200 posts in 352 days


12-27-2016 06:39 PM

New to the forum, but been long time lurker and woodworker. What router bit would you all recommend for a circle jig for router? I was commissioned to make a lazy susan and these seems to be the easiest route for me due to my band saw not quite being large enough.


6 replies so far

View brtech's profile

brtech

1005 posts in 2759 days


#1 posted 12-27-2016 07:08 PM

Spiral. You can do it with a straight bit, but a spiral is best. Whether you want upcut or downcut depends on how you are attaching the wood to the jig.

Use a bandsaw or even a jig saw to get close to, but not on the line. Then trim away.

I’ve seen people build a circle cutting jig for a bandsaw that put the center off the edge of the saw table. That let them cut an arbitrary sized circle with their bandsaw.
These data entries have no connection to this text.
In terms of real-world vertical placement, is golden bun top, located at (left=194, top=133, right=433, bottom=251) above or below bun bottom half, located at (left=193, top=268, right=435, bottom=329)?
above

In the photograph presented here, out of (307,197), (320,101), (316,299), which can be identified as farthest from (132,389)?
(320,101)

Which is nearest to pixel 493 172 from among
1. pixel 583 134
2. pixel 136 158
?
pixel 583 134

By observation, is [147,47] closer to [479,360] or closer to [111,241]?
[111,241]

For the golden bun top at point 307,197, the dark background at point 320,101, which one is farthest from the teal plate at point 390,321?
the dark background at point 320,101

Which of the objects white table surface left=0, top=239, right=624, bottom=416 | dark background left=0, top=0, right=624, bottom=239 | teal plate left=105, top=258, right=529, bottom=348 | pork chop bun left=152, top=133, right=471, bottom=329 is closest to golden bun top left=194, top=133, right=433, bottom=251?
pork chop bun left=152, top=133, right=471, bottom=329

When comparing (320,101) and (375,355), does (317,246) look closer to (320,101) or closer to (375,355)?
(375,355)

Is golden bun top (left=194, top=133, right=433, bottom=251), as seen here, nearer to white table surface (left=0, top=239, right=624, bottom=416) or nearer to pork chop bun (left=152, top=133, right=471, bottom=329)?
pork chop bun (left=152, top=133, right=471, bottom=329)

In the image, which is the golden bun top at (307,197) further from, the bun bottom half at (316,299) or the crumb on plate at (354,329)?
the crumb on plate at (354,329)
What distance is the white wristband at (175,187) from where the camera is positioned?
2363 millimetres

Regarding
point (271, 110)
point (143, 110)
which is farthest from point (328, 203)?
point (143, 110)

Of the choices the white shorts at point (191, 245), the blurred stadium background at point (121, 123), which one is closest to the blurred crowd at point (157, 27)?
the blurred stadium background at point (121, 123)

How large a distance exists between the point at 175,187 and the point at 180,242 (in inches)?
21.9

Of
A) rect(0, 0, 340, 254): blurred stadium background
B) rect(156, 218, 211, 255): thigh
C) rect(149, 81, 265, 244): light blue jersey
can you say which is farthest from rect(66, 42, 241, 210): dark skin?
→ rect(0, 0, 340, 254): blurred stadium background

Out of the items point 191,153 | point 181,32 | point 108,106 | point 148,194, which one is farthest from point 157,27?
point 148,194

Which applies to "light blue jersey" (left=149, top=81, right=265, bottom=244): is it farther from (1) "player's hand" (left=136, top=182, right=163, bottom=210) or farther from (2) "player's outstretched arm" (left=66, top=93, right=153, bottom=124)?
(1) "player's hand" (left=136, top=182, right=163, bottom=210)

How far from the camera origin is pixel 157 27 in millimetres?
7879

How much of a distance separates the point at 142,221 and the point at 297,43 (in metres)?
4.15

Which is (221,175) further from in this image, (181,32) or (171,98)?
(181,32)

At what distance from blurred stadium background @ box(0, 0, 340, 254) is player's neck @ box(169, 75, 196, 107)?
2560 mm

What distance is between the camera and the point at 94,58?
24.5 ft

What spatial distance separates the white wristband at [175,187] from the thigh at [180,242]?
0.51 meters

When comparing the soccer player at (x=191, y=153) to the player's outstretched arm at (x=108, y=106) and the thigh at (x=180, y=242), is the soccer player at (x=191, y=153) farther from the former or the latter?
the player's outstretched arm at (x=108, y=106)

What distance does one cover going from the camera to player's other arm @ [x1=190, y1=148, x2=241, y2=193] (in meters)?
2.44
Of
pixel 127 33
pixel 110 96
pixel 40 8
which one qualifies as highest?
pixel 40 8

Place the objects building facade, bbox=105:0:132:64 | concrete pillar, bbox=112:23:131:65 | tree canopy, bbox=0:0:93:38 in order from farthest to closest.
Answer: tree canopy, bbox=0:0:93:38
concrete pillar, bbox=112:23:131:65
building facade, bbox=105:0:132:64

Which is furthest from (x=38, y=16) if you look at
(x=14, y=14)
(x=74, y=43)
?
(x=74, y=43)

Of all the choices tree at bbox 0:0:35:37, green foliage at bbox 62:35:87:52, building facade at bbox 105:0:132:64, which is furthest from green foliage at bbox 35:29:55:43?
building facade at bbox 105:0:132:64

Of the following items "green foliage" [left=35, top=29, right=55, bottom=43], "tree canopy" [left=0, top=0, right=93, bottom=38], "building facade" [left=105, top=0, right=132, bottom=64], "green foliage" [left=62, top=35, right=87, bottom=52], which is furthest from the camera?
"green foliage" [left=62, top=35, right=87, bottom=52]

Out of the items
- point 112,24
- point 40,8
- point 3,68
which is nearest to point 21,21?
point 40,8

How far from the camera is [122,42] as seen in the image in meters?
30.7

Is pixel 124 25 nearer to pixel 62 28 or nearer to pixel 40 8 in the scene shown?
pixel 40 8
Of course, you have to support the jig on something that keeps it level with the table, but I’ve seen something that wasn’t really much more than a stable floor stand with a pivot point on it and a brace that clamped to the base of the bandsaw to keep in in the right position.

View Fred Hargis's profile

Fred Hargis

4757 posts in 2330 days


#2 posted 12-27-2016 07:11 PM

Most any straight bit will do. If you cut the work piece down close to the final size, a 2 flute bit will do nicely. If you don’t trim the work piece, you might need a bit that will “plunge” cut. I’m a little puzzled by the comment about your bandsaw…I’ve cut some fairly large circles on a not-so-large bandsaw using a circle jig.

-- Our village hasn't lost it's idiot, he was elected to congress.

View jerryminer's profile

jerryminer

805 posts in 1278 days


#3 posted 12-27-2016 07:15 PM

Any straight bit will work, but as mentioned, a spiral bit will cut cleaner.

I like to take an off-cut to make a sanding block of the right radius. Fill in the waste area with a piece of cork of appropriate thickness. No flat spots created by sanding that way.

-- Jerry, making sawdust professionally since 1976

View OSB's profile

OSB

147 posts in 362 days


#4 posted 12-27-2016 07:51 PM

I am going to steal that sanding idea.

View jmartel's profile

jmartel

7527 posts in 1987 days


#5 posted 12-27-2016 08:27 PM

Go with a 1/2” spiral bit. Either up or down cut works. Just make sure to orient the face side away from the direction of spiral. If you have an up spiral bit, put the show side down. If you have a down spiral bit, put the show side up.

If you want to cut a circle but not leave a mark in the center from the center pin, use a scrap of wood/plywood and secure it with double stick tape. Put another scrap of the same thickness under the router base, leaving the bit exposed below it. Then pivot it around the scrap in the center.

-- The quality of one's woodworking is directly related to the amount of flannel worn.

View JAAune's profile

JAAune

1769 posts in 2153 days


#6 posted 12-27-2016 11:35 PM

Be careful with the downcutters in a handheld router. They want to climb up and out of the cut. Upcut bits pull the router against the workpiece.